--- START ---

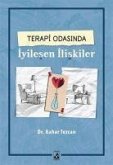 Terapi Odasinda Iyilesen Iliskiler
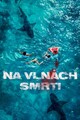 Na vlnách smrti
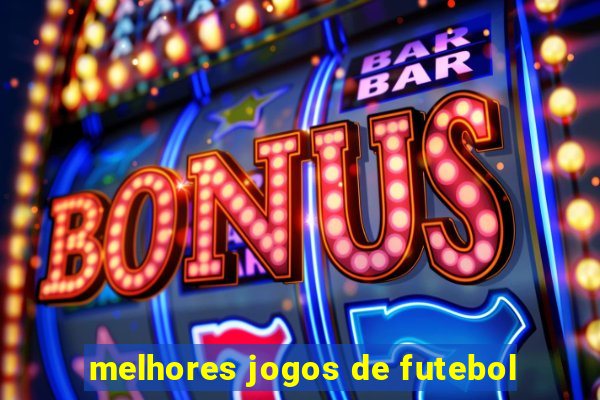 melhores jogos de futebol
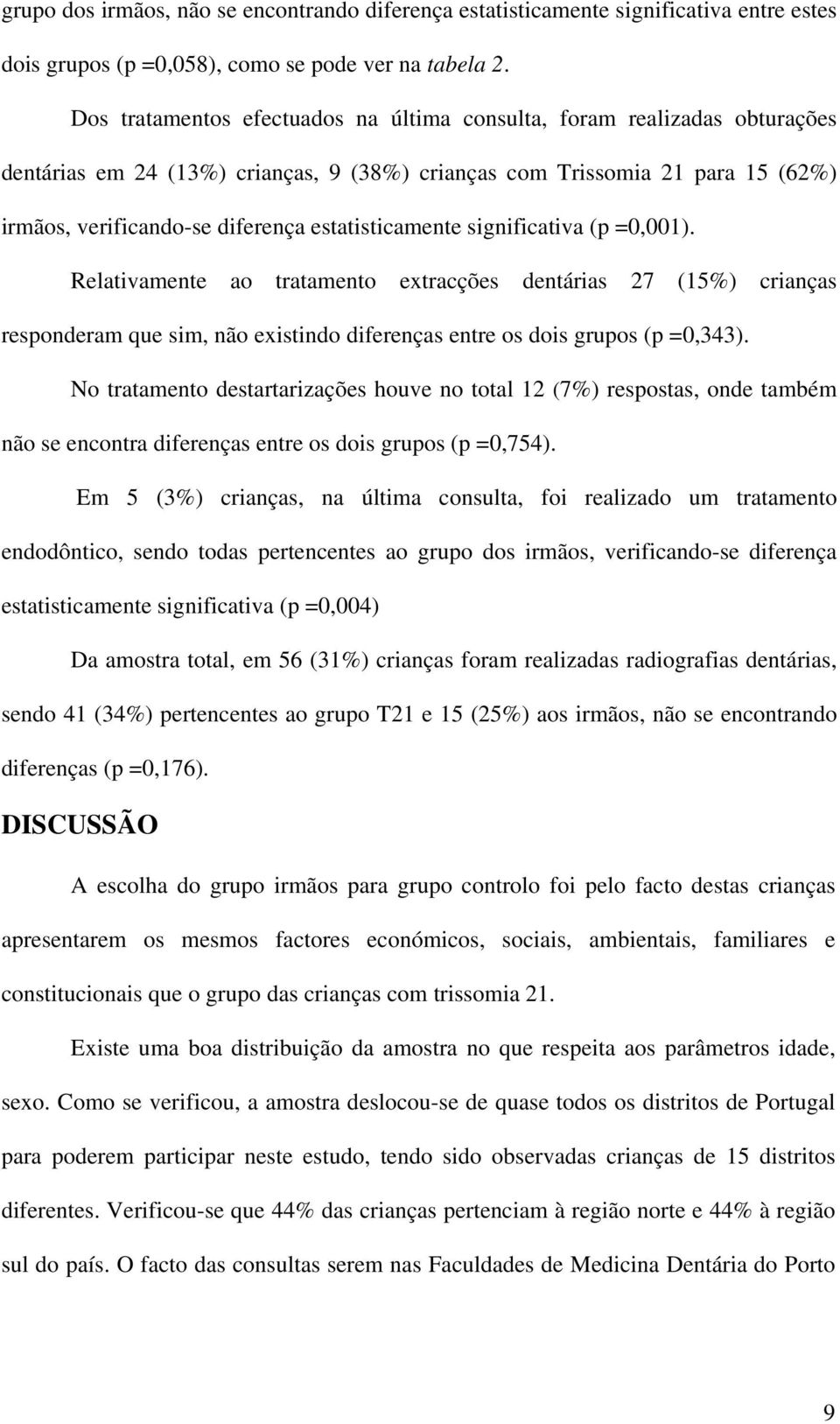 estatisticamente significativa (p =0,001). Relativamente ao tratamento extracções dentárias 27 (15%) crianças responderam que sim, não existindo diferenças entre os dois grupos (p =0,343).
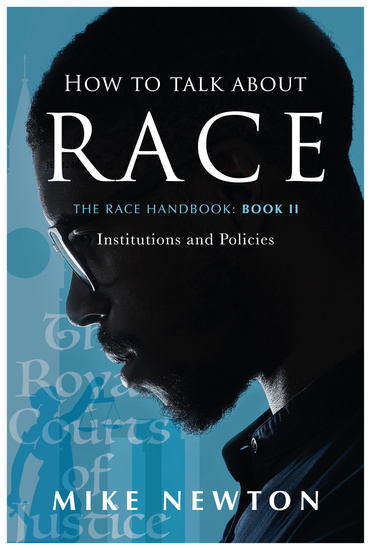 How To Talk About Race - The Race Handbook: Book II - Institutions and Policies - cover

--- END ---

- Exercise brief
Lay out the records above as a Markdown table with two columns, Number and Text, giving each line its row number. Leave out the pictures and any blank lines.

- Output
| Number | Text |
|---|---|
| 1 |  Terapi Odasinda Iyilesen Iliskiler |
| 2 |  Na vlnách smrti |
| 3 |  melhores jogos de futebol |
| 4 |  estatisticamente significativa (p =0,001). Relativamente ao tratamento extracções dentárias 27 (15%) crianças responderam que sim, não existindo diferenças entre os dois grupos (p =0,343). |
| 5 |  How To Talk About Race - The Race Handbook: Book II - Institutions and Policies - cover |